Stored records:

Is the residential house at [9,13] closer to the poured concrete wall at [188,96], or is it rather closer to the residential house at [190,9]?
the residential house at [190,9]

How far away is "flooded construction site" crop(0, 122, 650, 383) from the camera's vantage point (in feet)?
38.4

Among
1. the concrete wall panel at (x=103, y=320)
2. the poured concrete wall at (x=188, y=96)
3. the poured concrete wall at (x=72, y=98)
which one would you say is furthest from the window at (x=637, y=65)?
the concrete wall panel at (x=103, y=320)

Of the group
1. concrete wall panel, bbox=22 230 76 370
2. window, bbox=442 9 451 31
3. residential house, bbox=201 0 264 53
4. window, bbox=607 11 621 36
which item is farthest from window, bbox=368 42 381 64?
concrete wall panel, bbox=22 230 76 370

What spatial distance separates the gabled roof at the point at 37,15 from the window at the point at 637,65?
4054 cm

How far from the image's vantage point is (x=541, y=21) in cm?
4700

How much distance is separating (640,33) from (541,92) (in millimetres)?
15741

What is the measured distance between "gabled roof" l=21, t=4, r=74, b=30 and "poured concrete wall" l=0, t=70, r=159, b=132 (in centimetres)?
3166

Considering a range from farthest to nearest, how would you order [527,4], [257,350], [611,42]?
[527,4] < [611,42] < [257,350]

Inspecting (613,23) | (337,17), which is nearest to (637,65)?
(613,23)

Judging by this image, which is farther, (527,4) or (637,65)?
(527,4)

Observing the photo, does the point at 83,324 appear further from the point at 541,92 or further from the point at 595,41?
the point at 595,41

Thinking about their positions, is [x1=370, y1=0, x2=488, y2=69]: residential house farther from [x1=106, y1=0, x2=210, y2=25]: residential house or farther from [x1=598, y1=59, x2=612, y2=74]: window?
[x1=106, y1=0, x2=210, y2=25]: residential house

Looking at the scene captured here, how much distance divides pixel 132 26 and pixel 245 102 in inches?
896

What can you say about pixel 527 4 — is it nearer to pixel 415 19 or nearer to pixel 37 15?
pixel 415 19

--

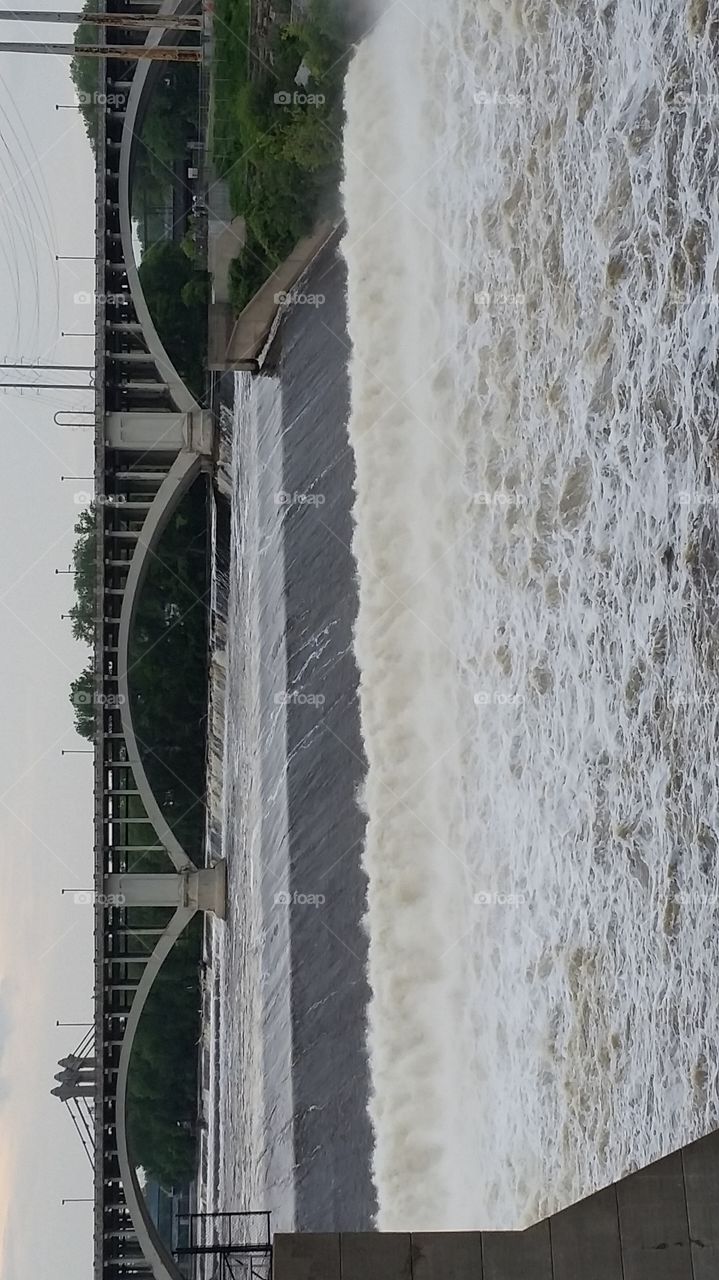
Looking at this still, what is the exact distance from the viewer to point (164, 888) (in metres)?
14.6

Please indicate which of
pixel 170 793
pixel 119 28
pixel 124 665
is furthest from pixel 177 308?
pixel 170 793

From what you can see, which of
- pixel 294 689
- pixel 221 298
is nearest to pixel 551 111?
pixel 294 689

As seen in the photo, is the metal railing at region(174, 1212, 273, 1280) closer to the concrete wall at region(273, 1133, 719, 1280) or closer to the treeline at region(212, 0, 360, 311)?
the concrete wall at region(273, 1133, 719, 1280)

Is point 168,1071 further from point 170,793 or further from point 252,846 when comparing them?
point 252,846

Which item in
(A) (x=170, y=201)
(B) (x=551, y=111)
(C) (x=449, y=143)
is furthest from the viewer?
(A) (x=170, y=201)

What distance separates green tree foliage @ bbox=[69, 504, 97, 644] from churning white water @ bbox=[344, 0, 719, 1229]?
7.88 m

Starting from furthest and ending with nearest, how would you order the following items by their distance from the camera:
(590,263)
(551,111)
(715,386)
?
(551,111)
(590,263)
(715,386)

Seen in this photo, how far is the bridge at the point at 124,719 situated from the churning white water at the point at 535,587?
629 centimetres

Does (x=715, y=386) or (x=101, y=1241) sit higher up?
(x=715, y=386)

What the exercise asks:
Count the lines above that contain the word "roof", and reply with the number alone.

Output of the exercise:
2